Dans le billet précédent, j'ai présenté le théorème de Bayes à travers l'exemple d'un modèle (très très simple) portant sur le comportement des ours. Ce modèle mettait en relation deux variables C et G où

  • C est la variable indicatrice de l'évènement "L'ours est en colère" (C=o ou C=n)
  • G est la variable indicatrice de l'événement "L'ours grogne" (G=o ou G=n).

Il est possible d'utiliser un modèle bayésien (même un modèle aussi simple que celui-ci) de différentes manières, en fonction de la question que l'on se pose, mais aussi en fonction des données dont on dispose. Je vous présente ci-après quelques cas "bien tranchés"...

Premier cas: on ne dispose de données ni pour C, ni pour G

Imaginons que l'on ait un modèle théorique de comportement pour des variables qu'on n'a pas observées. Il est tout de même possible de "tirer" quelque chose du modèle... Dans le billet précédent par exemple, on partait de

  • l'a priori quant à la distribution de C (Pr(C))
  • l'a priori quant à la table de probabilité conditionnelle de G sachant C (Pr(G/C))

et on parvenait à en tirer des conclusions sur la manière dont il fallait interpréter un grognement d'ours ("Si un ours grogne, alors il y a 82% de chances qu'il soit en colère".)

Evidemment, dans ce cas de figure, le résultat ne vaut pas tripette si on n'est pas en mesure de défendre les a priori qui sous-tendent le modèle... En l'occurence, mes connaissances en éthologie ursine sont limitées donc mes a priori et (par conséquent) cette conclusion, ne valent pas tripette -sauf d'un point de vue pédagogique, bien sûr-.

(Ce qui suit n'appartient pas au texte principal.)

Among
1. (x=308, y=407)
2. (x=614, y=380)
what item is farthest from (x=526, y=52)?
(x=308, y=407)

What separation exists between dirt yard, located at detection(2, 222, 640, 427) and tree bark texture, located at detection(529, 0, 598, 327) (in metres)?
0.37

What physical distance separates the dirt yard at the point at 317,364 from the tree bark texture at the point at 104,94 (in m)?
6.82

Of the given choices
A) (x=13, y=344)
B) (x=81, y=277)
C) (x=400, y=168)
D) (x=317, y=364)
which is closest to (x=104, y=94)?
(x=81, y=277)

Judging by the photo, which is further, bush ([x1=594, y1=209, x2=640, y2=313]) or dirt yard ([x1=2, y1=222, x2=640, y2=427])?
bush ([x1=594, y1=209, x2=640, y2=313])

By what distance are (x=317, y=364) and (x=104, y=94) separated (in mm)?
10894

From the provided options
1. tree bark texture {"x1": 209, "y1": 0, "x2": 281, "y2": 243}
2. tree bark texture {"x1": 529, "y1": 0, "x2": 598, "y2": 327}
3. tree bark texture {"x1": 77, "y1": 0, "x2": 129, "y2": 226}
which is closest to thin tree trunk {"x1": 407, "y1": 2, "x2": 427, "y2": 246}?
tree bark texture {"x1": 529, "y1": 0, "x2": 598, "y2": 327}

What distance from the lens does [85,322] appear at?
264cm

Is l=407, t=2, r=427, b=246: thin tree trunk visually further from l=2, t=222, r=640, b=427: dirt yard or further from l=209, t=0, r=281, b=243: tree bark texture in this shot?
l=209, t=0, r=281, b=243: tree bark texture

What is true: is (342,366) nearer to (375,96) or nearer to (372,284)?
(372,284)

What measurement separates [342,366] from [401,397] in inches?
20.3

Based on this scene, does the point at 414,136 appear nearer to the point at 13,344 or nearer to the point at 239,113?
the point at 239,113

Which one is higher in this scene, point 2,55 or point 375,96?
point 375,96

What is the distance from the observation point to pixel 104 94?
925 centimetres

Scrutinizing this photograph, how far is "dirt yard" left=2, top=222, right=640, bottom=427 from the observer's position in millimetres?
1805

On dit de ce genre de construction de modèle qu'elle se base sur une connaissance d'expert.

Deuxième cas: on dispose de données pour G, mais pas pour C

Imaginons maintenant que l'on dispose d'observations pour G mais que l'on est incapables de mesurer directement C (car on ne sait pas lire dans les pensées de l'ours pour déterminer s'il est en colère ou non). C est alors une variable latente.

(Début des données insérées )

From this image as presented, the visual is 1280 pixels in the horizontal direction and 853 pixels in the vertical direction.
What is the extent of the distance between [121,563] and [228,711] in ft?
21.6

Dans ce cas on va partir de

  • l'a priori quant à la distribution de C: Pr(C)
  • l'a priori quant à la distribution de G sachant C: Pr(G/ C)
  • les observations de G: Pr(G)

et on va en tirer une meilleure connaissance de C (Pr(C/ G))

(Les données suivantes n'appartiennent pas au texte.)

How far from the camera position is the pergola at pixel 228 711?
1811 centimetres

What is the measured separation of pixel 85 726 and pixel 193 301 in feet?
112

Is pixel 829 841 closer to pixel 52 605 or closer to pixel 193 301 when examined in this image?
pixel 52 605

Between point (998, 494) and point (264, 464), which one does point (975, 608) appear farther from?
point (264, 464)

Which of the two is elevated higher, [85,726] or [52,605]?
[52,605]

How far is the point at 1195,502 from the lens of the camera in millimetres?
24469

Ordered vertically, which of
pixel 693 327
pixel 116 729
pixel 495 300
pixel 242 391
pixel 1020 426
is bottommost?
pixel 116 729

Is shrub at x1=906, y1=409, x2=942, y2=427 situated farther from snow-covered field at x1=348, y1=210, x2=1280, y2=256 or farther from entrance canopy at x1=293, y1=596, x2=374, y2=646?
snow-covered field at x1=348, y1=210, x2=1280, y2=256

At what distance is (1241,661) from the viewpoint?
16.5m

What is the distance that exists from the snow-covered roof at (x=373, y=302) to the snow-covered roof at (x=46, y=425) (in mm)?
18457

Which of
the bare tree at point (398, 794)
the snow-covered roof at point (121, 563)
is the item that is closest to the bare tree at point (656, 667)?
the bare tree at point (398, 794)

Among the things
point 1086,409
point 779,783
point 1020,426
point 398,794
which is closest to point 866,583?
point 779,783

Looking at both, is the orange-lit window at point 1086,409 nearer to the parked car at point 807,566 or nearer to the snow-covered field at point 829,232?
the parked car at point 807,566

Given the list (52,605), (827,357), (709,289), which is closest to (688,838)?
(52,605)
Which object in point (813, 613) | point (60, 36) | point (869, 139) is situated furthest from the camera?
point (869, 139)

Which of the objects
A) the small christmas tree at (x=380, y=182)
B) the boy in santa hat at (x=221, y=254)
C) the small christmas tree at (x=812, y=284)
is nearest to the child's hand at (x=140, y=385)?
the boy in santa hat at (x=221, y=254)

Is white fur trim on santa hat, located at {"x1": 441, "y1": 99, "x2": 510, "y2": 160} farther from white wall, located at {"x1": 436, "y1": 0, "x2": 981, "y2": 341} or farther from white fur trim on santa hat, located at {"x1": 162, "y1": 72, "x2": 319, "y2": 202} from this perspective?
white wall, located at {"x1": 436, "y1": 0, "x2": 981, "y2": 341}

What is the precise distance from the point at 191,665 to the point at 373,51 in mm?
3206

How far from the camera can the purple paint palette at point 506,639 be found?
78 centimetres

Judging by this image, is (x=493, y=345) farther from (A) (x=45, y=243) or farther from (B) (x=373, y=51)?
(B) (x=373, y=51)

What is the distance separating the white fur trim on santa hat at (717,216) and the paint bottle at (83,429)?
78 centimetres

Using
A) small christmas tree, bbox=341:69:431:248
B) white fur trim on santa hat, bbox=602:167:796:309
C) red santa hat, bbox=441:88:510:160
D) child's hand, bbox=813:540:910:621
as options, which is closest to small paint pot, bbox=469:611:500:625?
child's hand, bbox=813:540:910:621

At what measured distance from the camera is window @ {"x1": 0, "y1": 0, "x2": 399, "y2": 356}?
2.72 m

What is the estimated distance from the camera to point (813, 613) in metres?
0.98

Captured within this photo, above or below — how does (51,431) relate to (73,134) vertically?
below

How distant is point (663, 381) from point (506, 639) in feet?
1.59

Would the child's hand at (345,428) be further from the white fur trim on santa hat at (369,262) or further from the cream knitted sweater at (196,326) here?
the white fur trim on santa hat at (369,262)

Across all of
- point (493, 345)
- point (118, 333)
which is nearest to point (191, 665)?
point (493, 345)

Troisième cas: on dispose de données pour C, mais pas pour G

Ce cas n'est pas très vraisemblable pour mon exemple ursin car il sous-entend que nous disposerions d'une machine à lire les pensées des ours MAIS que nous serions incapables d'entendre leurs grognements... Menfin bon. Bref.

Supposons donc qu'on soit en mesure d'observer C mais pas G. On va alors pouvoir utiliser le modèle pour prédire la variable G (l'"output" du modèle) en fonction de C.

On part donc de:

  • les observations de C: Pr(C)
  • l'a priori quant à la distribution de G sachant C: Pr(G/ C)

et on en déduit la distribution de G.

Quatrième cas

Dans ce dernier cas, on dispose de données d'observation à la fois pour C et pour G.

On va pouvoir alors utiliser ces données pour ajuster le modèle c'est à dire qu'on part de:

  • la structure du modèle (ici, simplement le fait que G dépende de C)
  • les observations de C
  • les observations de G

et on en tire des renseignements quant à

  • la distribution de C: Pr(C)
  • la distribution de G sachant C: Pr(G/ C)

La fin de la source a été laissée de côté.